Even so certain points can be made. The movement is now marking time even in Sind where alone it acquired mass support. A lot of time must elapse before the campaign can be revived in a meaningful sense of the term. That is the lesson of history in the sub-continent. Gandhiji spaced his movements by a decade or so. We witnessed the first major political upsurge in what is now Pakistan in 1968, the second in 1977 and the third in 1983. It has been a different story in Bangladesh since 1971. But on the face of it, Pakistan is very different from Bangladesh because the coercive apparatus of the state is better organised and more impervious to popular aspirations there. Thus regardless of whether the movement has been formally called off or not, General Zia-ul-Haq can congratulate himself on having won another round in the contest with forces of democracy; and his backers in Washington, Riyadh and elsewhere can sit back in the assurance that he will be there for quite some time to honour the commitments he has made to them in return for their generous assistance.

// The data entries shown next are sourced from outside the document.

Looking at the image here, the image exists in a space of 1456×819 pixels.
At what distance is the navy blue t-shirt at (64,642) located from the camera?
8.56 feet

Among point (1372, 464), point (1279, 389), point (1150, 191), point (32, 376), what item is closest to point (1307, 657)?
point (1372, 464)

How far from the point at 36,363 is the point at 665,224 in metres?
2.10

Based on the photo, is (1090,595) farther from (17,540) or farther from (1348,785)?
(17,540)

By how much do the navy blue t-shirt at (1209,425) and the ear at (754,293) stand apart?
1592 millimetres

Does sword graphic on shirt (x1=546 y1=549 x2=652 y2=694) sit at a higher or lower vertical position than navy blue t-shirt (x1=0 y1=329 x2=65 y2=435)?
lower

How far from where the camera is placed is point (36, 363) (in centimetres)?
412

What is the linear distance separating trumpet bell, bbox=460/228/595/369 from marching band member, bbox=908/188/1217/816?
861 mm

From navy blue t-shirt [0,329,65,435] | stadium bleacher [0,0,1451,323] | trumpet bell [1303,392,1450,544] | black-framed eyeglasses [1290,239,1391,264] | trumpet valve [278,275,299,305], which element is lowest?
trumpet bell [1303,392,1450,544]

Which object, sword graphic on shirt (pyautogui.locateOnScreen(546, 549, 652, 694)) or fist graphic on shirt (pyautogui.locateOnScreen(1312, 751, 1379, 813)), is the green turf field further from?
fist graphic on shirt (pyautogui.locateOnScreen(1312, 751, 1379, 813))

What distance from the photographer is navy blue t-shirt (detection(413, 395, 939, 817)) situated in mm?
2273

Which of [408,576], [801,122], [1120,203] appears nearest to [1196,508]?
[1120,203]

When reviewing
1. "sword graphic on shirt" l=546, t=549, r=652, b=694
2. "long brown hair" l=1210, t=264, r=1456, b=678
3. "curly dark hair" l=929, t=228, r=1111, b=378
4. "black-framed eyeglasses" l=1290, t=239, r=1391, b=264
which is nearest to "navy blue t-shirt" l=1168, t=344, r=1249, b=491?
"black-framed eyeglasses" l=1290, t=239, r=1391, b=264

This is not a surprising development for a variety of reasons. General Zia’s fate hinged on whether the top military brass would stay loyal to him, or decide to dump him if only to buy a respite for itself. Once the movement came to be centred in Sind and there too mainly on the Sindhis (the Urdu-speaking people from India in Karachi and elsewhere more or less kept out of it), the General did not have much reason to worry about his military colleagues. As is well known, most of them come from Punjab and the adjoining areas of the NWFP. As such they were not under the kind of social and psychological pressure which could have obliged them to break with General Zia. It could have been a different matter if the movement had engulfed Punjab in the same way it engulfed Sind. But it did not. Indeed, even Baluch leaders, who are most aggrieved against the military which has violently and ruthlessly suppressed them in the past, decided to keep out of the movement. We can speculate on the factors and calculations which led them to act the way they have but that would not be particularly pertinent in the present context. Right now, we are only concerned with the fact that the Baluch non-participation weakened the movement and facilitated the task of the Pakistan government to crush it.
General Zia has interpreted the failure of the movement to secure his exit as an endorsement of his programme to establish his version of an Islamic order in Pakistan. Interestingly enough, his scheme has less to do with Islam, however one may interpret it, than with the so-called Turkish model, so-called because in Turkey the Generals do allow free elections and permit the majority party or coalition to form government which he has no intention to do. The constituents of his scheme are clear. The military rule is to be perpetuated under a deceptive veneer of Islamic laws. It is now certain that he will not allow elections to be fought on party lines if they are held at all even in 1985 which is by no means certain, and that all powers would rest in the presidency which he has every intention to occupy. There can be no question of decentralization of power and respect for the rights of linguistic-cultural minorities under such a set-up. This cannot but keep simmering the embers of Sindhi nationalism which we have witnessed recently and of Baluch and Pushtoon nationalisms we saw earlier. Thus the crisis in Pakistan has only been suppressed; it has not been resolved.